Recorded data
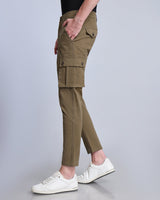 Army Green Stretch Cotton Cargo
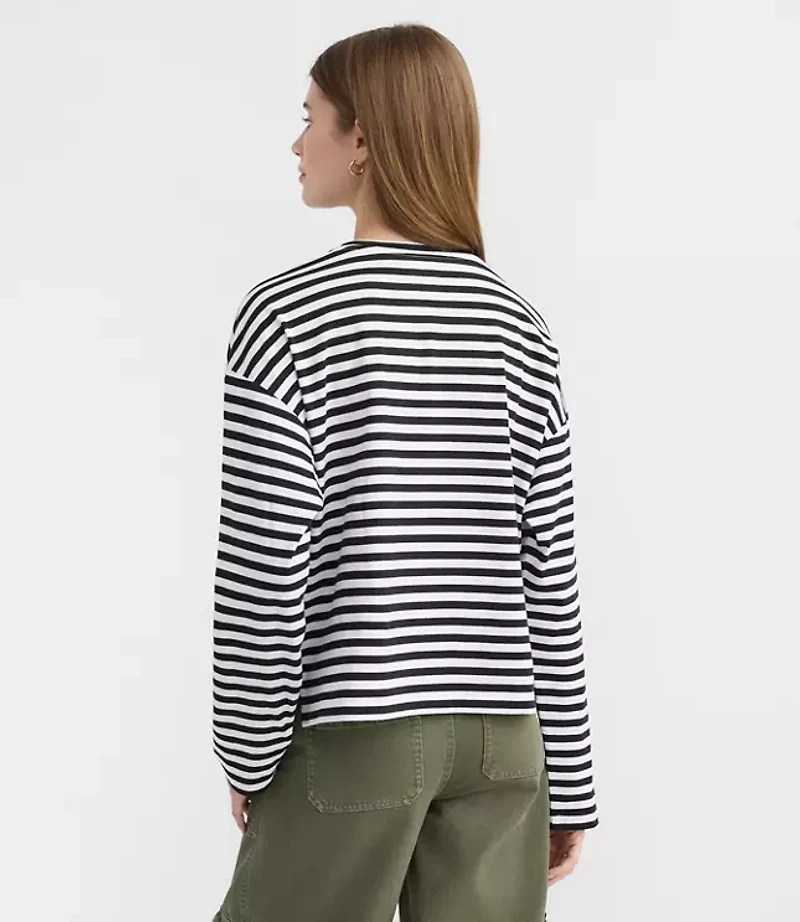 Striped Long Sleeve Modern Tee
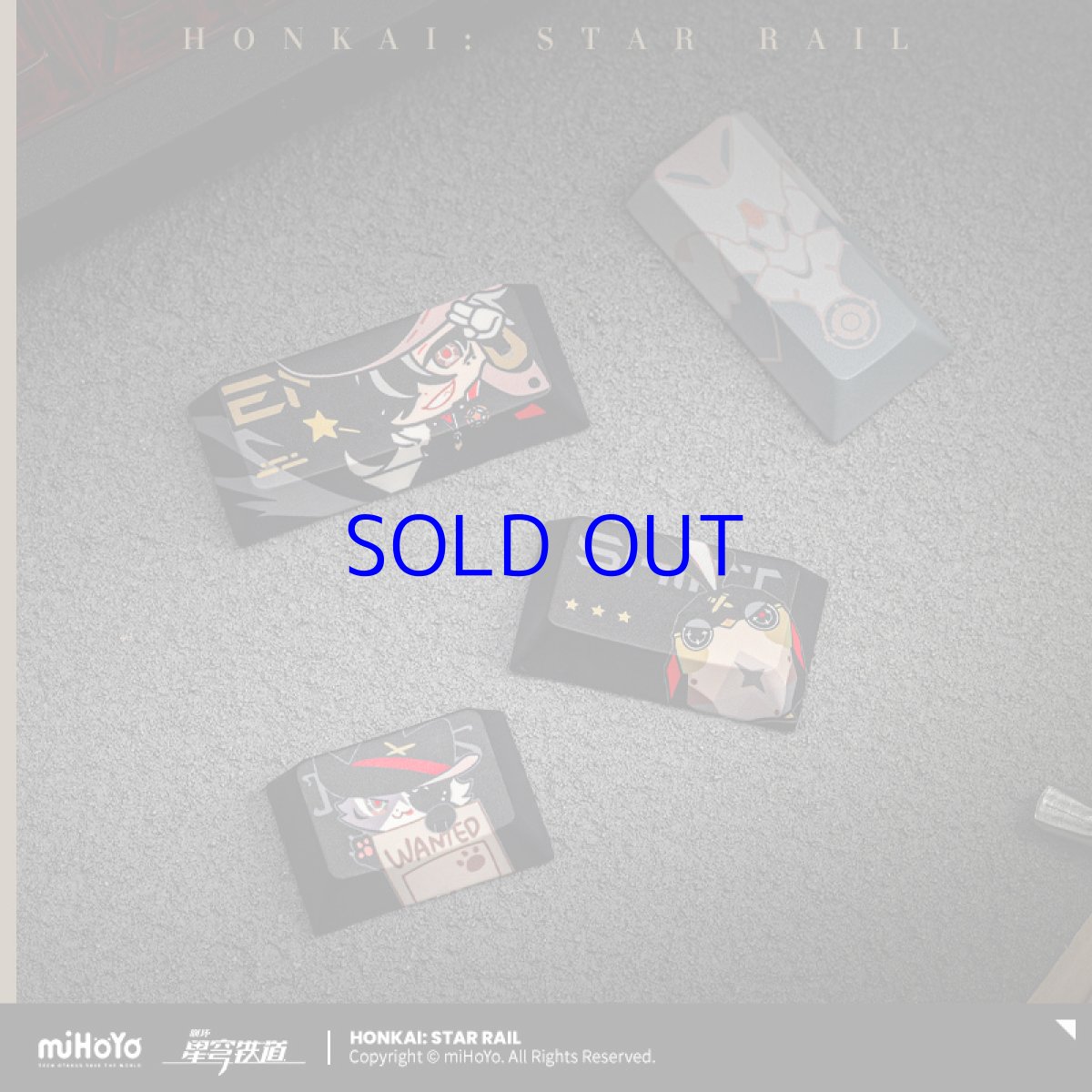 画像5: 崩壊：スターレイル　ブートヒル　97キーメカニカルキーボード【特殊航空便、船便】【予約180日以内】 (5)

Problem to work on
Restate the listing word for word and drop the pictures.

Result for this exercise
 Army Green Stretch Cotton Cargo
 Striped Long Sleeve Modern Tee
 画像5: 崩壊：スターレイル　ブートヒル　97キーメカニカルキーボード【特殊航空便、船便】【予約180日以内】 (5)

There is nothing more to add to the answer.